Believe it or not my state land database showed nothing for a current main county highway built by the state DOT with federal money over 50 years ago. The hiccup came when the right of way was assigned from the DOT to the county automatically under an operation of law. The DOT’s new alignment was accounted for under their realignment project. The state acknowledged the old road in a simple “paper” memo to the county at the time. The wires got crossed somewhere along the line when a database manager assumed that the re-alignment documents were the “current version” and decoupled the older right of way document from the database. Poof! It’s erased and the poor girl at the counter could no longer find the original documents. It took some ironing out between agencies but we resolved the issue without harm. And for the record, the state’s team was in no way the cynically fictitious beasts I described earlier, in fact just the opposite and very concerned with the synapse.

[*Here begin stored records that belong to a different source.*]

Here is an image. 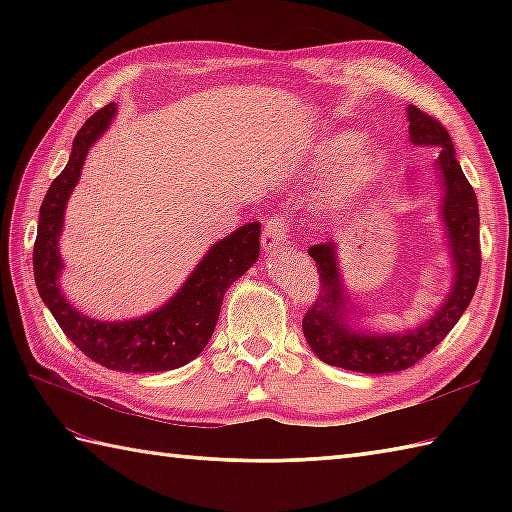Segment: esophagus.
<instances>
[{
  "instance_id": "esophagus-1",
  "label": "esophagus",
  "mask_w": 512,
  "mask_h": 512,
  "mask_svg": "<svg viewBox=\"0 0 512 512\" xmlns=\"http://www.w3.org/2000/svg\"><path fill=\"white\" fill-rule=\"evenodd\" d=\"M286 231L288 226L286 222L281 220L279 215L270 217V220H266V228H264V250L270 255V253H277V250L286 244Z\"/></svg>"
}]
</instances>
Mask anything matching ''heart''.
<instances>
[{"label": "heart", "mask_w": 512, "mask_h": 512, "mask_svg": "<svg viewBox=\"0 0 512 512\" xmlns=\"http://www.w3.org/2000/svg\"><path fill=\"white\" fill-rule=\"evenodd\" d=\"M369 140L361 132L332 134L310 149V169L319 173L345 170L328 180L314 198V209L325 220L343 222L378 187L387 171V156L380 151L363 154Z\"/></svg>", "instance_id": "1"}]
</instances>
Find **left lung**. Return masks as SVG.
<instances>
[{
    "instance_id": "left-lung-1",
    "label": "left lung",
    "mask_w": 512,
    "mask_h": 512,
    "mask_svg": "<svg viewBox=\"0 0 512 512\" xmlns=\"http://www.w3.org/2000/svg\"><path fill=\"white\" fill-rule=\"evenodd\" d=\"M409 140L416 147H438L433 169L442 187L440 222L451 262V288L431 317L405 330L378 332L358 321L339 266V246L323 242L308 248L317 262L321 292L301 321L310 350L323 363L361 374L402 372L427 356L469 308L480 279V211L475 191L455 158L451 136L436 118L407 105ZM411 180V173H407Z\"/></svg>"
}]
</instances>
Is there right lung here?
Listing matches in <instances>:
<instances>
[{
	"label": "right lung",
	"mask_w": 512,
	"mask_h": 512,
	"mask_svg": "<svg viewBox=\"0 0 512 512\" xmlns=\"http://www.w3.org/2000/svg\"><path fill=\"white\" fill-rule=\"evenodd\" d=\"M116 112V103H110L83 123L72 140L68 165L52 180L41 202L32 253L35 281L39 297L59 328L92 361L129 374L169 372L191 363L211 341L224 292L257 262L262 224L248 222L215 242L176 295L156 310L118 321L94 319L76 310L59 284L63 273L59 253L63 215L90 147L107 132Z\"/></svg>",
	"instance_id": "right-lung-1"
}]
</instances>
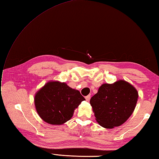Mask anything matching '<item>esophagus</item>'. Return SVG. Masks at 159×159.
I'll return each mask as SVG.
<instances>
[{
    "mask_svg": "<svg viewBox=\"0 0 159 159\" xmlns=\"http://www.w3.org/2000/svg\"><path fill=\"white\" fill-rule=\"evenodd\" d=\"M85 98H86V100L87 101H89L90 99V95H88V96H86V97H85Z\"/></svg>",
    "mask_w": 159,
    "mask_h": 159,
    "instance_id": "esophagus-1",
    "label": "esophagus"
}]
</instances>
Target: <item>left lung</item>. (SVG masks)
<instances>
[{
  "label": "left lung",
  "mask_w": 159,
  "mask_h": 159,
  "mask_svg": "<svg viewBox=\"0 0 159 159\" xmlns=\"http://www.w3.org/2000/svg\"><path fill=\"white\" fill-rule=\"evenodd\" d=\"M137 98L135 88L126 81L119 80L113 84H103L90 103L98 124L112 129L127 120L135 108Z\"/></svg>",
  "instance_id": "left-lung-1"
}]
</instances>
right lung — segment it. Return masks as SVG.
<instances>
[{
    "label": "right lung",
    "mask_w": 159,
    "mask_h": 159,
    "mask_svg": "<svg viewBox=\"0 0 159 159\" xmlns=\"http://www.w3.org/2000/svg\"><path fill=\"white\" fill-rule=\"evenodd\" d=\"M84 100L80 91L66 84L50 82L35 94L34 104L38 114L45 122L62 125L69 120L75 109Z\"/></svg>",
    "instance_id": "obj_1"
}]
</instances>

They never told me in school how devastating Sherman’s March through south really was to our citizens. As Decided Guidance in this issue examines a case in South Carolina we are reminded of the atrocities and undue destruction unleashed on Americans and our land cadastre. The repercussions of destroyed land records were felt many decades later and continue to this day. The heroic surveyors of Carolina were forced to cobble the fabric of society back together from seemingly thin air. Whether it’s fire, or war, or apathy, we must be vigilant toward the enemies of cadastral records. The surveyor is the knight of the American land cadastre.
Jason Foose is a Professional Surveyor licensed in multiple jurisdictions.